The conspiracy against the Party is revealed. Let all to whom the existence of the R.S.D.L.P. is dear come to the aid of the Party!
Notes
[1]
See No. 11 of the Central Organ, pp. 11–12: "Only the local organisations can ensure that this additional representation is extended solely to real (the "Letter's" italics) pro-Party elements; our local workers will judge not only by the words of these leaders of the legal movement, but also by their deeds, and will exert every effort so that only those are drawn in who in essence are even now part of our Party, who wish to join our Party organisation in order really to work in it, to strengthen it, to subordinate themselves to it and serve it", etc. —Lenin
[2]
We shall cite in addition all the passages of the letters (of the Russian Bureau of the C.C. and of one of the C.C. members operating in Russia[10]) relating to the convocation of the C.C. in Russia:
... "We request Comrades Martov and the Menshevik members the C.C. to communicate to us immediately the names and addresses of the comrades whom they propose to co-opt (the St. Petersburg Mensheviks have refused to do this)".... "It is impossible for the time being to convene the Russian collegium: practically no one has agreed to be co-opted, at present only one Bolshevik has agreed, and that conditionally. The Mensheviks (Mikhail, Roman and Yuri) have categorically refused, considering the work of the Central Commit tee harmful. The resolutions of the plenum, in the opinion of Mikhail and others, are also harmful. The interference of the C.C. in the spontaneous process of the grouping of Social-Democratic forces in legal organisations that is now taking place is, in their words, like plucking the fruit from the mother's womb after two months' pregnancy. We ask you immediately to indicate to us other comrades to whom we may address a proposal that they should be co-opted. It is also desirable to publish the attitude of the comrades to this behaviour of Mikhail and the others." —Lenin
[3]
The article "Golos (Voice) of the Liquidators Against the Party" was written by Lenin as an editorial for No. 12 of the newspaper Sotsial-Demokrat. The article was issued as a separate print in the second half of March and afterwards published in the newspaper Sotsial-Demokrat.
[4]
Diskussionny Listok (Discussion Bulletin)—a supplement to Sotsial-Demokrat, the Central Organ of the R.S.D.L.P. It was published in Paris by a decision of the January (1910) plenum of the Central Committee of the R.S.D.L.P. from March 6 (19), 1910 to April 29 (May 12), 1911; three numbers were issued.
[5]
Grigory—G. Y. Zinoviev.
[6]
Innokenty—I. F. Dubrovinsky.
[7]
The Letter of the Central Committee Bureau Abroad of the R.S.D.L.P. "To All Comrades Abroad" was published as a separate leaflet on March 3 (16), 1910.

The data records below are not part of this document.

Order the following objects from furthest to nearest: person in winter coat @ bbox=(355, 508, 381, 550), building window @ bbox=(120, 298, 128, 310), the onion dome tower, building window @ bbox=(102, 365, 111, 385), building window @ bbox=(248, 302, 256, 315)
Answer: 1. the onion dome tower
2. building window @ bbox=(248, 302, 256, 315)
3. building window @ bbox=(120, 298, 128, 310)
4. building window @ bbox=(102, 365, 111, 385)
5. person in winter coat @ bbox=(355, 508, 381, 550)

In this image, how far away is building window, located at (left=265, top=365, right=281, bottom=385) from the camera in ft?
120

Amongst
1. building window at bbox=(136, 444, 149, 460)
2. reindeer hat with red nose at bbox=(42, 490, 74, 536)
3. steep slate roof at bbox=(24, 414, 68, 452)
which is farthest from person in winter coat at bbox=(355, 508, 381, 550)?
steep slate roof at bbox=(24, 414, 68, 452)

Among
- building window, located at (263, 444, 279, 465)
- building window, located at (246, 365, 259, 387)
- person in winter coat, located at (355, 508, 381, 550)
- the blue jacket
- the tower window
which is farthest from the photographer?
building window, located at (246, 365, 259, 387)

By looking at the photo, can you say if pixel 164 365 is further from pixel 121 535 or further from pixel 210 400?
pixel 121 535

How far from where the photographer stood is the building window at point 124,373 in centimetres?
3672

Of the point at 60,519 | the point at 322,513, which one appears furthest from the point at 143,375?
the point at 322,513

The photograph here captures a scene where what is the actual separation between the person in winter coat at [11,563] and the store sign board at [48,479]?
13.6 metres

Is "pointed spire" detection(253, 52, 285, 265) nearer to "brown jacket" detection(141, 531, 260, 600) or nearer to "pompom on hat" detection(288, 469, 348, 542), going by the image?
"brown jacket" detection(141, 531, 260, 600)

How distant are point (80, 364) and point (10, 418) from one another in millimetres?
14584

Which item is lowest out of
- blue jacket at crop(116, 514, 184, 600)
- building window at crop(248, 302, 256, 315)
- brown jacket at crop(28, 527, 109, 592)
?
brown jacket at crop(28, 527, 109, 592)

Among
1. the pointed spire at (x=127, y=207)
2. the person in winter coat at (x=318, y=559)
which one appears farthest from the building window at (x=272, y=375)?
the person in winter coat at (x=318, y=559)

The Central Committee Bureau Abroad (C.C.B.A.) was set, up by the plenum of the Central Committee of the R.S.D.L.P. in August 1908 as the general representative body of the Party abroad, subordinate and accountable to the Russian Bureau of the Central Committee. Shortly after the January plenum, a liquidationist majority developed among the members of the C.C.B.A., and the C.C.B.A. became a centre for mobilising anti-Party forces. The liquidationist tactics of the C.C.B.A. compelled the Leninist Bolsheviks to recall their representative from it in May 1911. A little later the representatives of the Polish and Lettish Social-Democrats were recalled. In January 1912 the C.C.B.A. dissolved itself.
[8]
The reference is to the "Open Letter" advocating liquidationist views, signed by the Mensheviks: Avgustovsky—S. 0. Tsederbaum-Yezhov; Anton—M. S. Makadzyub; Vadim—V. K. Ikov; V. Petrova—L. N. Radchenko; Georgy—B. S. Tseitlin-Batursky; Georg—V. 0. Tsederbaum- Levitsky; Yevg. Ha-az—V. A. Gutovsky-Mayevsky; Kramolnikov—G. I. Prigorny; D. Koltsov—B. A. Ginsburg; Nat. Mikhailova—R. S. Galbershtadt; Roman—K. M. Yermolayev; Romul—M. L. Kheisin; Solomonov—S. I. Portugeis; Cherevanin—F. A. Lipkin; Yuri—P. A, Bronshtein; Y. P-y—Y. A. Piletsky.
[9]
Mikhail—the Menshevik liquidator I. A. Isuv.
[10]
"One of the C.C. members operating in Russia"—V. P. Nogin.
Written: March 11 (24) 1910.
Published: between March 12–16 (25-29) as a separate print from the newspaper Sotsial-Demokrat No. 12. Published according to the text in Sotsial-Demokrat, checked with the text of the separate reprint.